Next week’s talks mark the start of the final phase of discussions that both the EU and UK accept need to be wrapped up by the end of October if a deal is to be in place in time for ratification for when the UK’s post-Brexit transition period expires at the end of the year.
The two sides remain at loggerheads on various issues, the two thorniest are well-known now - fisheries and the level playing field rules. The latter is designed to prevent the UK from undercutting the EU in the future and while the EU does seem ready to move away from its maximalist stance of demanding dynamic alignment of rules, wrangling has continued over the nature of controls on subsidies and the dispute mechanism.
That the UK Government is still discussing exactly what it wants in this area is adding to the uncertainty, although it is expected to produce a statement of intent on state aid at the end of this month or in October. This is proving difficult at the moment with the divisions in the Conservative government between clearly defined post-Brexit controls and enforcement mechanisms on the one side, and a more flexible regime with the freedom to intervene in industries on the other. Of course, taking back control to pick and choose which industries to subsidise does not go down well in Brussels, who are further wary of the UK becoming a ‘Singapore on Thames’ with low taxes and regulations.
The issue of fisheries turned into a slanging match this week with Michel Barnier, the EU’s chief negotiator, accusing London of wanting to turn European fishermen into a “bargaining chip” in the talks.
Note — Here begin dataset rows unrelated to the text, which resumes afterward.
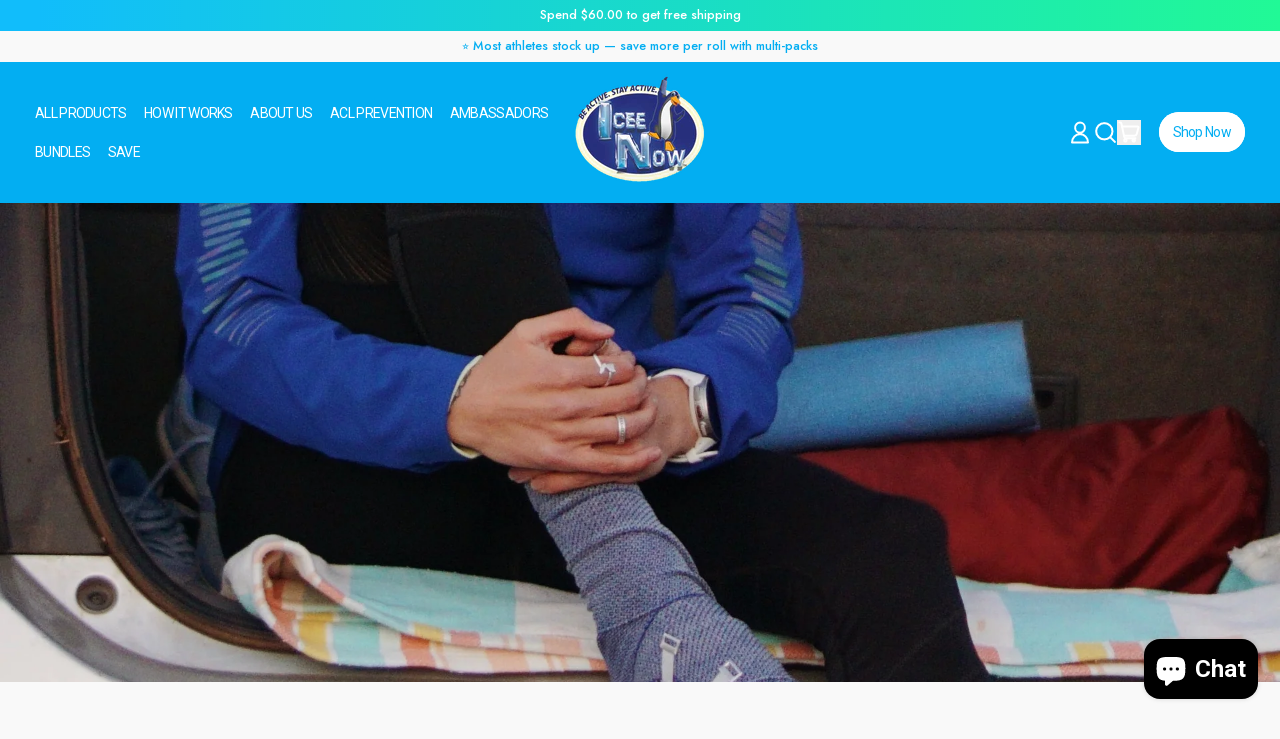

--- FILE ---
content_type: text/json
request_url: https://conf.config-security.com/model
body_size: 86
content:
{"title":"recommendation AI model (keras)","structure":"release_id=0x5c:74:78:51:6d:7d:48:4e:7a:77:24:39:74:55:5a:51:76:2b:35:29:31:74:34:64:77:5d:67:65:4d;keras;2hsrerxoo6l5rq62tvucp5jn3stvnluroxw9eypugwgkoy8xyup9x4ezhw9jw4cdtvfiqyag","weights":"../weights/5c747851.h5","biases":"../biases/5c747851.h5"}

--- FILE ---
content_type: text/javascript
request_url: https://d2sr58wdgggk0d.cloudfront.net/widget2/latest/pickystory-widget2.min.js
body_size: 2316
content:
(function(){"use strict";var e={},n={};function t(o){var c=n[o];if(void 0!==c)return c.exports;var r=n[o]={id:o,loaded:!1,exports:{}};return e[o].call(r.exports,r,r.exports,t),r.loaded=!0,r.exports}t.m=e,function(){t.n=function(e){var n=e&&e.__esModule?function(){return e["default"]}:function(){return e};return t.d(n,{a:n}),n}}(),function(){t.d=function(e,n){for(var o in n)t.o(n,o)&&!t.o(e,o)&&Object.defineProperty(e,o,{enumerable:!0,get:n[o]})}}(),function(){t.f={},t.e=function(e){return Promise.all(Object.keys(t.f).reduce((function(n,o){return t.f[o](e,n),n}),[]))}}(),function(){t.u=function(e){return 749===e?"749.43b4b329d765d1e4.min.js":({38:"pq-bnd-pdp-widget",53:"fbt-inline-widget",69:"picky-cart",75:"recommendations-widget",84:"upsell-targeting-popup-widget",95:"bundle-as-product-app-block-connector",96:"quantity-breaks",127:"byob-inline-v1-widget",132:"qb-pdp",137:"fbt-bundles",214:"byob-pdp-app-block-connector",216:"byob-inline-widget",234:"bundle-completion-drawer",277:"byob-inline-app-block-connector",401:"spend-x-get-y",436:"cart-button",474:"product-addons-app-block-connector",516:"bnd-pdp",525:"bundle-completion-widget",555:"fbt-popup",593:"byob-pdp",706:"buy-x-get-y-app-block-connector",792:"byob-inline",797:"product-preview",820:"bnd-pdp-widget",839:"bundles-collections-prices",901:"browser-api",916:"picky-story-app",922:"fbt-popup-widget",941:"bundle-and-save-button",944:"byob-pdp-widget",977:"sxgy-widget"}[e]||e)+"."+{38:"55186a850721dd85",53:"43a4a4ae657fbd11",69:"93dd4fef9758581a",75:"9ae68dff2dcf8e38",84:"4b41bc3e4bc44d25",95:"71bd473a21599104",96:"f15c1c6eb2295b55",127:"37e7f5bd9995e998",132:"cf0c56e4431af2d7",137:"3fc4f631870d341d",206:"32e4efb0c9cfcdc8",214:"5ebcec4409d64152",216:"fb102ade9d0d0766",234:"7243f7d15707922f",239:"570c5c137c469c2c",277:"454b3884238c25eb",401:"33f1a940529e5bee",413:"1483de9315ac9f38",425:"32b75160d137b66d",436:"a26ea82b5dcdaaa2",474:"77ff3d4f98aee905",477:"d92484e8b963118d",516:"bd2fd77cb43fee7b",525:"a6b10106ce6218c6",555:"086c05029b805d08",593:"64cb9f0c978c2d6b",706:"14b614f070f4411d",792:"4197c4090bf28f8c",797:"5ba7755f1fb3c206",820:"9952bf929efc13fd",839:"a0c7a126816cb31a",901:"9265fd4c3dbd99a9",916:"9807c1a4a1a31233",922:"935da85b6d7914c0",941:"26f4d22b2cd1debe",944:"7d36a4534e79e6f3",977:"8419db58f07b8536"}[e]+".js"}}(),function(){t.g=function(){if("object"===typeof globalThis)return globalThis;try{return this||new Function("return this")()}catch(e){if("object"===typeof window)return window}}()}(),function(){t.o=function(e,n){return Object.prototype.hasOwnProperty.call(e,n)}}(),function(){var e={},n="widget-loader:";t.l=function(o,c,r,d){if(e[o])e[o].push(c);else{var i,a;if(void 0!==r)for(var u=document.getElementsByTagName("script"),f=0;f<u.length;f++){var b=u[f];if(b.getAttribute("src")==o||b.getAttribute("data-webpack")==n+r){i=b;break}}i||(a=!0,i=document.createElement("script"),i.charset="utf-8",i.timeout=120,t.nc&&i.setAttribute("nonce",t.nc),i.setAttribute("data-webpack",n+r),i.src=o),e[o]=[c];var p=function(n,t){i.onerror=i.onload=null,clearTimeout(l);var c=e[o];if(delete e[o],i.parentNode&&i.parentNode.removeChild(i),c&&c.forEach((function(e){return e(t)})),n)return n(t)},l=setTimeout(p.bind(null,void 0,{type:"timeout",target:i}),12e4);i.onerror=p.bind(null,i.onerror),i.onload=p.bind(null,i.onload),a&&document.head.appendChild(i)}}}(),function(){t.r=function(e){"undefined"!==typeof Symbol&&Symbol.toStringTag&&Object.defineProperty(e,Symbol.toStringTag,{value:"Module"}),Object.defineProperty(e,"__esModule",{value:!0})}}(),function(){t.nmd=function(e){return e.paths=[],e.children||(e.children=[]),e}}(),function(){t.p="https://d2sr58wdgggk0d.cloudfront.net/widget2/latest/"}(),function(){var e={815:0};t.f.j=function(n,o){var c=t.o(e,n)?e[n]:void 0;if(0!==c)if(c)o.push(c[2]);else{var r=new Promise((function(t,o){c=e[n]=[t,o]}));o.push(c[2]=r);var d=t.p+t.u(n),i=new Error,a=function(o){if(t.o(e,n)&&(c=e[n],0!==c&&(e[n]=void 0),c)){var r=o&&("load"===o.type?"missing":o.type),d=o&&o.target&&o.target.src;i.message="Loading chunk "+n+" failed.\n("+r+": "+d+")",i.name="ChunkLoadError",i.type=r,i.request=d,c[1](i)}};t.l(d,a,"chunk-"+n,n)}};var n=function(n,o){var c,r,d=o[0],i=o[1],a=o[2],u=0;if(d.some((function(n){return 0!==e[n]}))){for(c in i)t.o(i,c)&&(t.m[c]=i[c]);if(a)a(t)}for(n&&n(o);u<d.length;u++)r=d[u],t.o(e,r)&&e[r]&&e[r][0](),e[r]=0},o=self["pickystoryWebpackLoader2"]=self["pickystoryWebpackLoader2"]||[];o.forEach(n.bind(null,0)),o.push=n.bind(null,o.push.bind(o))}();const o=async()=>{await Promise.all([t.e(749),t.e(916)]).then(t.bind(t,75286))},c="pickystory-widget2-app",r=e=>{const n=document.createElement("div");n.id=e,document.body.appendChild(n)};(()=>{console.log("[Amplify] widget2 loaded");const e=document.currentScript,n=(()=>{const n=`script[src="${e?.src}"]`;try{const e=document.querySelectorAll(n);return e?.[0]??void 0}catch(t){return void console.warn(`Invalid selector: "${n}"`)}})();n===e&&(r(c),o())})()})();
//# sourceMappingURL=pickystory-widget2.min.js.map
The UK is said to have presented informal documents this week with its proposals, but many on the European side believe the UK position has not fundamentally evolved at all over the Summer.
With the weeks ticking on and little advance in the negotiations, the chances of a comprehensive deal are all but over and the risk of a no-deal has risen slightly over the last few months. The UK has formally rejected in law any transition period extension (though this could be overturned potentially) so the EU and UK would trade on WTO terms from 1 January 2021.
However, the most likely scenario and one the market is gunning for, is still a simple free-trade agreement covering only goods and not services, with some form of further implementation period for firms to adjust to the new relationship. The start of October is seen as the ‘soft’ deadline for an agreement ahead of the EU summit in mid-October where the hope is that EU leaders will ratify the agreed proposals in time for the end of Britain’s post-Brexit transition period.
As happened in June when UK PM Johnson created a better mood for conciliation, it seems something similar is needed now to break the standoff between the two sides. Indeed, even more time may be needed towards December with the potential for another extraordinary EU summit to get a deal done. There is history here as this is what happened during the talks on the withdrawal agreement when Johnson met the Irish PM very late in the day.
Brinkmanship is a well-known trait of EU talks and pragmatism does suggest some form of trade deal is in both sides’ interests. Of course, politicians are not prepared to agree a deal at any cost and up until that point where one side moves, headlines and the prospects of a no-deal outcome will ramp up in the coming weeks.
The market is certainly adopting a relaxed attitude with sterling net positions jumping to 5-month highs recently. This is not surprising considering the recent good performance of GBP positioning, but it does point to a high degree of complacency with regard to Brexit. The risk of a negative outcome in the trade negotiations is currently under-priced and more stress and volatility in GBP may be seen in the weeks ahead. We may well also get more and heavier stimulus from the Bank of England before the December deadline, as the strains of the pandemic recovery and the additional costs from Brexit begin to hit firms and potentially employment prospects.